WHAT THIS TASK INVOLVES »
Carry the vLLM-Omni quantization page forward, beginning right after its final sentence.

DOCUMENT SEGMENT »
* begin *

Skip to content

Quantization

vLLM-Omni exposes quantization through the unified quantization_config path. The same configuration entrypoint is used across diffusion-only models, multi-stage omni/TTS models, and multi-stage diffusion models, but each model type has a different quantization scope.

Quantization Modes

Mode Guide Description Methods
Online quantization Online Quantization vLLM-Omni computes quantized weights and scales while loading the model. FP8 W8A8, Int8 W8A8, MXFP8 W8A8, MXFP4 W4A4
Runtime attention quantization Quantized KV Cache vLLM-Omni dynamically quantizes eligible diffusion Flash Attention tensors during inference. FP8 FA
Pre-quantized checkpoints Method-specific guides The checkpoint or an offline quantizer provides quantized weights and scales before serving. ModelOpt, GGUF, AutoRound, msModelSlim, serialized Int8, offline MXFP8, offline MXFP4 DualScale

Hardware Support

Device FP8 W8A8 Int8 W8A8 ModelOpt MXFP8 W8A8 MXFP4 W4A4 GGUF AutoRound msModelSlim
NVIDIA Blackwell GPU (SM 100+)
NVIDIA Ada/Hopper GPU (SM 89+)
NVIDIA Ampere GPU (SM 80+)
AMD ROCm
Intel XPU
Ascend NPU

Legend: supported, unsupported, not verified in this guide. FP8 on Ampere may use a weight-only path where available.

Model Type Support

Diffusion Model (Qwen-Image, Wan2.2)

These models run a diffusion transformer as the primary inference module. The default quantization target is the transformer; tokenizer, scheduler, text encoder, and VAE stay on the base checkpoint unless a method guide says otherwise.

* end *

A run of records
* begin *

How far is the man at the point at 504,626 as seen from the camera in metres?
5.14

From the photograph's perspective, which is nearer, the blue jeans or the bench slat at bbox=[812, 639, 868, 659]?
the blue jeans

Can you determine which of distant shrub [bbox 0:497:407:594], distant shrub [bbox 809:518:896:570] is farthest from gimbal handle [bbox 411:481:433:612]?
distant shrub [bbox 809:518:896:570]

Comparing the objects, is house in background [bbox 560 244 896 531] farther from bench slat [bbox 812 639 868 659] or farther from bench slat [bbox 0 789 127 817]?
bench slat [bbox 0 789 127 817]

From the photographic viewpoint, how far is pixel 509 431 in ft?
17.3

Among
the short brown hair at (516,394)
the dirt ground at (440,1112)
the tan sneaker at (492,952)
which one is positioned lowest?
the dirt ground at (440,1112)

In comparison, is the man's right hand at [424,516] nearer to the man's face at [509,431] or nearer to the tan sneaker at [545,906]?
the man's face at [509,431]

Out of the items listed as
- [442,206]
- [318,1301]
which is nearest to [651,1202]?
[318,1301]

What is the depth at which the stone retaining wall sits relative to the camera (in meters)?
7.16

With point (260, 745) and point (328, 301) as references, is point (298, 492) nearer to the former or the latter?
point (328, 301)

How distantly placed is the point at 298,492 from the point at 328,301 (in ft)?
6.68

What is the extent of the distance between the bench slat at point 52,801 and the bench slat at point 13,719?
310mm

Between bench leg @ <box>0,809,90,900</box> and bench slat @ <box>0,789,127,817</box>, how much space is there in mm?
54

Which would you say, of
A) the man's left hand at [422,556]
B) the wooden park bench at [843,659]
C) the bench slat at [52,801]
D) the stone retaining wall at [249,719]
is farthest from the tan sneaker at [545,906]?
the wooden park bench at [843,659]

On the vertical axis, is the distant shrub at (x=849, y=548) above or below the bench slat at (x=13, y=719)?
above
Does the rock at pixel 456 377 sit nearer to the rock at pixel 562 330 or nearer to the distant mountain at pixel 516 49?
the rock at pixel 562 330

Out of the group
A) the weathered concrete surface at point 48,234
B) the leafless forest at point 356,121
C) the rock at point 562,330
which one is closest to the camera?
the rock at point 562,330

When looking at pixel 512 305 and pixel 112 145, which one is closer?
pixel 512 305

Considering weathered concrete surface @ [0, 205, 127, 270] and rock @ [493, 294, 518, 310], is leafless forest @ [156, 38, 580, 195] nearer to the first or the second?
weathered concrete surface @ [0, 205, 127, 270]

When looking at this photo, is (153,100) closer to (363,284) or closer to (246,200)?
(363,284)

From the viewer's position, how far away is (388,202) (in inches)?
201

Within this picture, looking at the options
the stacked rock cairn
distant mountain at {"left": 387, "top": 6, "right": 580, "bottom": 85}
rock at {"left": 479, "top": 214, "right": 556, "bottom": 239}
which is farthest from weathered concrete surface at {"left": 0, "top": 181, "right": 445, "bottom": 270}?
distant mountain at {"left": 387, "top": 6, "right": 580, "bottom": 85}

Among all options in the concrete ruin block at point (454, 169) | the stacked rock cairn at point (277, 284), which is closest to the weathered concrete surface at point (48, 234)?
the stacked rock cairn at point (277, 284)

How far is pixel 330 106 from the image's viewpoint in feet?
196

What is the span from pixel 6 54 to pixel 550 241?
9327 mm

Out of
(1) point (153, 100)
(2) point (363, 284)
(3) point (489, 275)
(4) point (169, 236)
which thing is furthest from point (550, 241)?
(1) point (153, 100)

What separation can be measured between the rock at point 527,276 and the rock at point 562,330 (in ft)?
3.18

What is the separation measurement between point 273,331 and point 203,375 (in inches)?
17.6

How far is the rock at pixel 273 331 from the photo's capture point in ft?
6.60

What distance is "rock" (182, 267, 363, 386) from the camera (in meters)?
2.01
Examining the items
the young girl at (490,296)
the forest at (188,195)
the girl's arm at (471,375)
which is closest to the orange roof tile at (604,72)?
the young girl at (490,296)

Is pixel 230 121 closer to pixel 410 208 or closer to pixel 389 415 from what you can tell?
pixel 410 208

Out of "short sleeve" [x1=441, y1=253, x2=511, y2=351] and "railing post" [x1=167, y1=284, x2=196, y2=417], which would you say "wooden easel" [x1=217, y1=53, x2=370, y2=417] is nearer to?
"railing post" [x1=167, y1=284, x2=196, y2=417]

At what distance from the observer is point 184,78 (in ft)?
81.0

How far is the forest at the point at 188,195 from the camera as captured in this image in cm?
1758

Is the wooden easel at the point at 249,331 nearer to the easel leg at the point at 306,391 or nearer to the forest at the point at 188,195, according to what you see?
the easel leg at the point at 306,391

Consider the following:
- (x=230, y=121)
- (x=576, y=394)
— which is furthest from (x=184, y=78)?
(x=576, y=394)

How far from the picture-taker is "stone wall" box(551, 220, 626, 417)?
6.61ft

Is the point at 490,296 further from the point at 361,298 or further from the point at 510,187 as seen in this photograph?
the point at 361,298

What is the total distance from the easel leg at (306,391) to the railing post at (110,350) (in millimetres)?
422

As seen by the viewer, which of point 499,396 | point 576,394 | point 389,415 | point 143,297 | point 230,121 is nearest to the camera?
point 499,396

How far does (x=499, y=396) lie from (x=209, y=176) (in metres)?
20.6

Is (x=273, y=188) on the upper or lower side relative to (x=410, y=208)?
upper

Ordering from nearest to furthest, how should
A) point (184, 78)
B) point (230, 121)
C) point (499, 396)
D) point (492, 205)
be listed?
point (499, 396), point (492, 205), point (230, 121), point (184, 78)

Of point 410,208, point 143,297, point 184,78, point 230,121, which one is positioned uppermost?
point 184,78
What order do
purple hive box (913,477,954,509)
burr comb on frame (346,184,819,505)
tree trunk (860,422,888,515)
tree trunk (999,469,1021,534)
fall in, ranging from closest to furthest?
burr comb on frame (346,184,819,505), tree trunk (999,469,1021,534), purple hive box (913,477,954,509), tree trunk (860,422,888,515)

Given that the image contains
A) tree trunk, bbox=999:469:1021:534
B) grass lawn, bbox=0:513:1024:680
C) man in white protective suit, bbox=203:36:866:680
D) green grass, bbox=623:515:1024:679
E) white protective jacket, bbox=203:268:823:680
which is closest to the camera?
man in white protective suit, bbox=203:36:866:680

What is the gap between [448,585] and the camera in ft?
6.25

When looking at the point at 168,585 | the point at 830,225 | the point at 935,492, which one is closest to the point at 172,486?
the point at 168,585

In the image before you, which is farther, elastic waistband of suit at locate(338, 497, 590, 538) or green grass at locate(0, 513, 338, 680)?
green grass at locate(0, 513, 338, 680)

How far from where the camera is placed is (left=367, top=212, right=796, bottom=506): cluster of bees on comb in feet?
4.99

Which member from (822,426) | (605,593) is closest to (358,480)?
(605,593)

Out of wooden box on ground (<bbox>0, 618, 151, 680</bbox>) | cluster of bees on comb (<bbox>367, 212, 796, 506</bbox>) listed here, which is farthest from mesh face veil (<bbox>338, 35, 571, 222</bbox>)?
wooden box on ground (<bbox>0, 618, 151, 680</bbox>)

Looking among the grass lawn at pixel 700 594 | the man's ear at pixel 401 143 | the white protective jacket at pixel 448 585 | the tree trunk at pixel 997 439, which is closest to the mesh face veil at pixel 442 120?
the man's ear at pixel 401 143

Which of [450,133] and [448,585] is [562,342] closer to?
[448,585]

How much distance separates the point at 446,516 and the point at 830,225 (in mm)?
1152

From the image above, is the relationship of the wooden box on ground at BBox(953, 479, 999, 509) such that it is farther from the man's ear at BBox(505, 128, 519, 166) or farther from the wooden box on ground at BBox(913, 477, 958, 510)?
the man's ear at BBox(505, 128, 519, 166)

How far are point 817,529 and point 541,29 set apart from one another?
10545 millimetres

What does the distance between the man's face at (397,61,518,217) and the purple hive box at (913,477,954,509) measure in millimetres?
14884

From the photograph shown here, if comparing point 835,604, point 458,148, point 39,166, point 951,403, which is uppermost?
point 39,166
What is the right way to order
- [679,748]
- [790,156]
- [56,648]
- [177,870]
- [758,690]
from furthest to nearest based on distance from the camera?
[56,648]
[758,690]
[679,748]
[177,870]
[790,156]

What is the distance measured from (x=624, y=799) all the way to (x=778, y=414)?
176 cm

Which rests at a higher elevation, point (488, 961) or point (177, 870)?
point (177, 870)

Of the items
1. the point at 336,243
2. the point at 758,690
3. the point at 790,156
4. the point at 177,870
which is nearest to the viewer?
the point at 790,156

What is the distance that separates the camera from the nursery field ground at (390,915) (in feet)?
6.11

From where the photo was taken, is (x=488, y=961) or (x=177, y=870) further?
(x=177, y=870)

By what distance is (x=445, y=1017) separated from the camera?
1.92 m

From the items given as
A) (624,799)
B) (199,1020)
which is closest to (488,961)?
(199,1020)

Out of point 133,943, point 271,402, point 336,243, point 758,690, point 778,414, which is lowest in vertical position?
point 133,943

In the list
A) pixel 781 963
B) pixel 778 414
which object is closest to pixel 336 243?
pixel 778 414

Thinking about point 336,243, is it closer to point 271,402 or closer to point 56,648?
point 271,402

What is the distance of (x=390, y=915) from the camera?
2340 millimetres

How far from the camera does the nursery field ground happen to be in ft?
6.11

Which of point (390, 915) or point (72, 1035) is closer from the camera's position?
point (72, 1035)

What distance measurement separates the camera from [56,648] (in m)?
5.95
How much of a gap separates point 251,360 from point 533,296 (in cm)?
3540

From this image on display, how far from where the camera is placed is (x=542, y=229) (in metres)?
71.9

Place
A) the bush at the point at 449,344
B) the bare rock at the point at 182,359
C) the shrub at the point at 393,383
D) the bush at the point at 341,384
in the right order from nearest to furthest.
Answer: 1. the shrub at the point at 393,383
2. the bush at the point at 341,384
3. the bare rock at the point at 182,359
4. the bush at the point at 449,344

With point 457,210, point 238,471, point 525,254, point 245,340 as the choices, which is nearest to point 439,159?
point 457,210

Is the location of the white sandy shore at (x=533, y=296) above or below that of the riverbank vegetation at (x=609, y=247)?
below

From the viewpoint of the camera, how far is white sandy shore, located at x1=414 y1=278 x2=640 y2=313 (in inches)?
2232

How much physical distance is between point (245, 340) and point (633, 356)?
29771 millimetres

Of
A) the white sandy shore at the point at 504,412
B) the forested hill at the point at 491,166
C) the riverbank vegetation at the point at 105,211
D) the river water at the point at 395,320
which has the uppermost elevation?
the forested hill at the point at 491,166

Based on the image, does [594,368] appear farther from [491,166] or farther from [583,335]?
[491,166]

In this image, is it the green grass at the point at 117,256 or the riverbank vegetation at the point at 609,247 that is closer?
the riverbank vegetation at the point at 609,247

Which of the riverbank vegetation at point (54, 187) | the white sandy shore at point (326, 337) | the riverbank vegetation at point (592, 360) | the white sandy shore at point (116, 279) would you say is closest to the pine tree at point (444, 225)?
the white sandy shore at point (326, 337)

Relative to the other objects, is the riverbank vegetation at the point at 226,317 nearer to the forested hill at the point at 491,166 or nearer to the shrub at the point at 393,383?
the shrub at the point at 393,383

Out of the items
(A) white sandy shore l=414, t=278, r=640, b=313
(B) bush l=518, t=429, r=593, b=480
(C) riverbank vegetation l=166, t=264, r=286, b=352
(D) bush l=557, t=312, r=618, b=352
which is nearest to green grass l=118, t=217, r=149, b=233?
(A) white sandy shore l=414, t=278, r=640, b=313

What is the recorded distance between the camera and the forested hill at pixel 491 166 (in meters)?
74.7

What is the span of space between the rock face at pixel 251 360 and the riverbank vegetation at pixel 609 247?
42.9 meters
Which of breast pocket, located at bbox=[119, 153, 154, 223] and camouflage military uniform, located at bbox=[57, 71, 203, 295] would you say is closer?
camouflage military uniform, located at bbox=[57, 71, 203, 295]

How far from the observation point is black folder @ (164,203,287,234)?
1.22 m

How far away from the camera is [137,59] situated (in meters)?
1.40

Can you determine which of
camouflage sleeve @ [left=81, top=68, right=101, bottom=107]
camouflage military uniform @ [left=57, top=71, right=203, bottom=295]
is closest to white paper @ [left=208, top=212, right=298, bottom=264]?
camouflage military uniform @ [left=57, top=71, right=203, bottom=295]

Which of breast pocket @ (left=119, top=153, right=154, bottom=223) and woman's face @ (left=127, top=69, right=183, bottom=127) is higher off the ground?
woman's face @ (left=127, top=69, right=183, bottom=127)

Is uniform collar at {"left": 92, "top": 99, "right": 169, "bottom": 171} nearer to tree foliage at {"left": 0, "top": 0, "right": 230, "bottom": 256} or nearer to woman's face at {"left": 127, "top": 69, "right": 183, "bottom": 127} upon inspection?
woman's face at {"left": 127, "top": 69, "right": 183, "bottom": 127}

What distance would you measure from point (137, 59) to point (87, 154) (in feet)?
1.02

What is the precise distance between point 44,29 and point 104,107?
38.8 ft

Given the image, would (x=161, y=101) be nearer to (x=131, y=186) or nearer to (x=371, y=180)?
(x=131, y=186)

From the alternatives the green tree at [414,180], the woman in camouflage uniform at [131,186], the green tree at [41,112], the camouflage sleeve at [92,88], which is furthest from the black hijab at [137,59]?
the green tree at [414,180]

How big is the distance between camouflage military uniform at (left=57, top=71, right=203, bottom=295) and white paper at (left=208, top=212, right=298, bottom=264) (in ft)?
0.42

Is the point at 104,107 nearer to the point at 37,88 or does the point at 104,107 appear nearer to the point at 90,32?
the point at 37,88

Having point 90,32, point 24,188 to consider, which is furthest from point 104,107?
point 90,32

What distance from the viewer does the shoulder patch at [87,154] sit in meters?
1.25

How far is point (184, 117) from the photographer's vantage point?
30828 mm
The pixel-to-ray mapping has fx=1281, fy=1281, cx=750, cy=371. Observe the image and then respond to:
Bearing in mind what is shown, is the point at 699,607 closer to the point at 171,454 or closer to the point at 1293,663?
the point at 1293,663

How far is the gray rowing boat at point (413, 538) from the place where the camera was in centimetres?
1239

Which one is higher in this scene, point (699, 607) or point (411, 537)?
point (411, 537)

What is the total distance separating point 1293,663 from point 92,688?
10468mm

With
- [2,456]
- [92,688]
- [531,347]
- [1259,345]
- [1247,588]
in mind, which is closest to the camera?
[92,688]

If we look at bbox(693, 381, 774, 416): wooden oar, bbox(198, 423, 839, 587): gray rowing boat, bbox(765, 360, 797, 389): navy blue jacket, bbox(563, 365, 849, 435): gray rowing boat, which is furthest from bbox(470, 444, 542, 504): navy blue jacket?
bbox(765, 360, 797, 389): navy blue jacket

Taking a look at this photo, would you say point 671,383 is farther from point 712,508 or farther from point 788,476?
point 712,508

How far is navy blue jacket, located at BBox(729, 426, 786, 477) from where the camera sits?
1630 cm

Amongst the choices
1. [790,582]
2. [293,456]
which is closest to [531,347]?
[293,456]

* end *

OUTPUT OF THE EXERCISE »
Method Guide Mode Example models Status
FP8 W8A8 FP8 Online W8A8 or checkpoint FP8 Qwen-Image; Wan2.2 is not validated Validated for Qwen-Image family and other DiT models
Int8 W8A8 Int8 Online or serialized W8A8 Qwen-Image; Wan2.2 is not validated Validated for Qwen-Image and Z-Image
ModelOpt ModelOpt Pre-quantized FP8 checkpoints Qwen-Image, Z-Image, FLUX.2, HunyuanImage-3.0 Validated for ModelOpt FP8 diffusion checkpoints
MXFP8 W8A8 MXFP8 Online W8A8 or offline pre-quantized Wan2.2-T2V-A14B, I2V-A14B, TI2V-5B Ascend NPU only; validated for Wan2.2
MXFP4 W4A4 MXFP4 mxfp4: online single-scale only; mxfp4_dualscale: online or offline dual-scale (offline recommended) Wan2.2-T2V-A14B, I2V-A14B Ascend NPU only; validated for Wan2.2 A14B cascade models; TI2V-5B not supported; offline mxfp4_dualscale uses calibrated mul_scale for best accuracy
GGUF GGUF Pre-quantized transformer weights Qwen-Image Validated where a model-specific GGUF adapter exists
AutoRound AutoRound Pre-quantized W4A16 checkpoints FLUX.1-dev; Qwen-Image/Wan2.2 not validated Checkpoint-driven
msModelSlim msModelSlim Pre-quantized Ascend checkpoints Wan2.2 recipe; HunyuanImage-3.0 inference target Ascend/NPU path

Multi-Stage Omni/TTS Model (Qwen3-Omni, Qwen3-TTS)

These models combine an AR language model with audio, vision, talker, or TTS stages. Quantization is scoped to the AR language-model stage when the checkpoint contains a supported quantization_config; the non-AR stages stay in BF16 unless the model guide explicitly adds support.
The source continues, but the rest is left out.